Dataset excerpts:
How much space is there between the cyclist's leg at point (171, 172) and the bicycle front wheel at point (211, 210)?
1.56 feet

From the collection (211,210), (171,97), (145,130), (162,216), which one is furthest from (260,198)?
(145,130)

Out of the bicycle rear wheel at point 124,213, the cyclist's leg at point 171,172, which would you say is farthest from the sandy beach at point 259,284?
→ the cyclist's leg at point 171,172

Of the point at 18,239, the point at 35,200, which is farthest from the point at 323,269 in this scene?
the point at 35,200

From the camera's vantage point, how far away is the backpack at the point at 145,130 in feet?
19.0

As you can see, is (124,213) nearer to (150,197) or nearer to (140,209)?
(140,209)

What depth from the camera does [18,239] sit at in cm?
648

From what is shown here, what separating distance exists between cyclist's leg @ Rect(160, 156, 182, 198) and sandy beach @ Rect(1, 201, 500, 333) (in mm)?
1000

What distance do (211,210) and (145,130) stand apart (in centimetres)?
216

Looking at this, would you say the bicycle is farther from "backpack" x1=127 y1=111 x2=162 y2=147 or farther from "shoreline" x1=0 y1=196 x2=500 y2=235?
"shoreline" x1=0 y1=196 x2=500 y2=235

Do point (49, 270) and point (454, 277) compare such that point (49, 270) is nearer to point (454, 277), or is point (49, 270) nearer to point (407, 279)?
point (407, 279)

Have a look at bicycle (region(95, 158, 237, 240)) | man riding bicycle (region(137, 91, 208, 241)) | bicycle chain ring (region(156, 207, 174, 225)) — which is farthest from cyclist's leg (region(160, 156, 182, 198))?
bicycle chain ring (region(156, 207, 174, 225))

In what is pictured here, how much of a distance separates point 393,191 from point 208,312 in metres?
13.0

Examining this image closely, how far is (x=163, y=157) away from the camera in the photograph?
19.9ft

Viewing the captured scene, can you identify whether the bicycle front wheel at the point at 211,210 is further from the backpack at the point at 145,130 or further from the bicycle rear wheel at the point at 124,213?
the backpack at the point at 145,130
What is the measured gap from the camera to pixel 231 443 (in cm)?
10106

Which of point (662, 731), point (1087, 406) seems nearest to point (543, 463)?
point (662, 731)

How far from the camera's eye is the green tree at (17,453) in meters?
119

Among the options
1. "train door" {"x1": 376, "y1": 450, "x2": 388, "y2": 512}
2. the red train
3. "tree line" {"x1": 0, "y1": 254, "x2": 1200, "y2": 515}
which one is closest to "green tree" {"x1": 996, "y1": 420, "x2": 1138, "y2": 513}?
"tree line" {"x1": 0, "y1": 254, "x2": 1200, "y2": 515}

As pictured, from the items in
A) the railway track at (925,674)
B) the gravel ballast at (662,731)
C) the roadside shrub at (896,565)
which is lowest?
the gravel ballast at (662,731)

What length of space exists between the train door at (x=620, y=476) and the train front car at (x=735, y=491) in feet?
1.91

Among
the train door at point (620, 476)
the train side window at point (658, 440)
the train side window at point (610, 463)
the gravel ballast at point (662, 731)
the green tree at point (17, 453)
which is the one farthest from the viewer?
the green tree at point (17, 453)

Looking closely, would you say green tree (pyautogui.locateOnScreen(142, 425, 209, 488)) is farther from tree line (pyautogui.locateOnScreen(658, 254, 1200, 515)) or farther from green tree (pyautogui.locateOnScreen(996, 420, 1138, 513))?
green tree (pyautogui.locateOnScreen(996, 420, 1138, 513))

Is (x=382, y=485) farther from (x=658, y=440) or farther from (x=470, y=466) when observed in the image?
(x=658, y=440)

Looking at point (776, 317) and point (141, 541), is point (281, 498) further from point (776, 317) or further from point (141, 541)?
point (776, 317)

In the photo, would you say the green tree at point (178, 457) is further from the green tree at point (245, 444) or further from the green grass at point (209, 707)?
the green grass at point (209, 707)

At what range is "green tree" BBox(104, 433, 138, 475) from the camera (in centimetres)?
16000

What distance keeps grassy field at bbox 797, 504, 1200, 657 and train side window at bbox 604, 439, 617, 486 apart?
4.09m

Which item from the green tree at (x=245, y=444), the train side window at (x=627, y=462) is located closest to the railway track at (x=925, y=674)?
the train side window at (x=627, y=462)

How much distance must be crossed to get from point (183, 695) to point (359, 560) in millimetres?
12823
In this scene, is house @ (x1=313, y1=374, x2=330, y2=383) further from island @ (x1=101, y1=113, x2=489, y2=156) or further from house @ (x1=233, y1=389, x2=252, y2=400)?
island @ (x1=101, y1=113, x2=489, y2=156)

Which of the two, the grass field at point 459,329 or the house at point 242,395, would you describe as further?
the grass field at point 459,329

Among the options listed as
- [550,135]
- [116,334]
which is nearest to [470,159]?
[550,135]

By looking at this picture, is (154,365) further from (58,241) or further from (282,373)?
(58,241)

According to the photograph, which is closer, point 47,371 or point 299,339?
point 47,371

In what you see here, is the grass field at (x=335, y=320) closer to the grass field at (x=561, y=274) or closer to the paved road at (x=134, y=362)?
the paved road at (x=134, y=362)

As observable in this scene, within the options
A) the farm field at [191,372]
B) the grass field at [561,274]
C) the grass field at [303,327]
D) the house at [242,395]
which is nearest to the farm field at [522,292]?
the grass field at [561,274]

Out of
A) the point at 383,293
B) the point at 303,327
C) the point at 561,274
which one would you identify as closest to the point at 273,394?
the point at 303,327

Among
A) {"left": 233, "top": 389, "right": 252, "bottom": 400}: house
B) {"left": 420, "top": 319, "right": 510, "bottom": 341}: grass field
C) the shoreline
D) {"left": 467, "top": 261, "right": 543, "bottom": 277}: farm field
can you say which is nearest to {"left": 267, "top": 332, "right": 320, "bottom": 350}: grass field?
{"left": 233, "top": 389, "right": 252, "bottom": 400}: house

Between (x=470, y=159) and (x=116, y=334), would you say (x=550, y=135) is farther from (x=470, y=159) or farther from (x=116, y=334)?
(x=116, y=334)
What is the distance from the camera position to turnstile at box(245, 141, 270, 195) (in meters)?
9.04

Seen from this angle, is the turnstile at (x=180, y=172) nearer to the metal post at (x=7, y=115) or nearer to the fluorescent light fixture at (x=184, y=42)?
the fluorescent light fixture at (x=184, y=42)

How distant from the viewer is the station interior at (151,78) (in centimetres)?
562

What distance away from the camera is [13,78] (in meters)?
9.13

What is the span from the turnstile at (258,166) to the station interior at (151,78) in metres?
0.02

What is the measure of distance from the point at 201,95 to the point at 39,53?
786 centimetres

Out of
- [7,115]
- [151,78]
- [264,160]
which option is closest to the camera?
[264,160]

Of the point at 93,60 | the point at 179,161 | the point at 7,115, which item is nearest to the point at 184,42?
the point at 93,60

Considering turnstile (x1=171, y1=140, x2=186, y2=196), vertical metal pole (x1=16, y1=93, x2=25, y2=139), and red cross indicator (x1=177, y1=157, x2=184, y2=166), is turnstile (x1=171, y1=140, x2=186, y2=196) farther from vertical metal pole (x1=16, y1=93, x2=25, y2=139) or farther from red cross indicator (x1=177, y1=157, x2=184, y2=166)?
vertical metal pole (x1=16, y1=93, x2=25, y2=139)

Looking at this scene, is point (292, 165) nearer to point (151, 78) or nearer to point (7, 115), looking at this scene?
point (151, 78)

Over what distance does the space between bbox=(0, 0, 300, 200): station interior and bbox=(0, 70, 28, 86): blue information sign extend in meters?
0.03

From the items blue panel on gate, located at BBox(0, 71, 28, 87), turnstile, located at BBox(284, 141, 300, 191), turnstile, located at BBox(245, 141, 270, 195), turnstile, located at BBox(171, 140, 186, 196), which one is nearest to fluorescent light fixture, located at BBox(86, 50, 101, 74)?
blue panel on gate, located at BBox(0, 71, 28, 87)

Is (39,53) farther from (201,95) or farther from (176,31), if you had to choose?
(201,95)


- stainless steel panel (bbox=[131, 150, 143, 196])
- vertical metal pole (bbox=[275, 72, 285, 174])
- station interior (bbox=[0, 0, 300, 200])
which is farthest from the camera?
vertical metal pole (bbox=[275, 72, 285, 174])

Directive:
Can you retype the lines above, starting with the line that contains "Over what distance" (including it) and continuing through the last line of the items, with every character unchanged?

Solution to this problem:
Over what distance does the space between bbox=(0, 0, 300, 200): station interior and bbox=(0, 70, 28, 86): blue information sign extend in meters?
0.03

From the items blue panel on gate, located at BBox(0, 71, 28, 87), turnstile, located at BBox(284, 141, 300, 191), turnstile, located at BBox(245, 141, 270, 195), turnstile, located at BBox(171, 140, 186, 196), which one is nearest to fluorescent light fixture, located at BBox(86, 50, 101, 74)?
blue panel on gate, located at BBox(0, 71, 28, 87)

Is (39,53) farther from (201,95) or farther from (176,31), if you had to choose?
(201,95)


- stainless steel panel (bbox=[131, 150, 143, 196])
- vertical metal pole (bbox=[275, 72, 285, 174])
- station interior (bbox=[0, 0, 300, 200])
which is farthest from the camera?
vertical metal pole (bbox=[275, 72, 285, 174])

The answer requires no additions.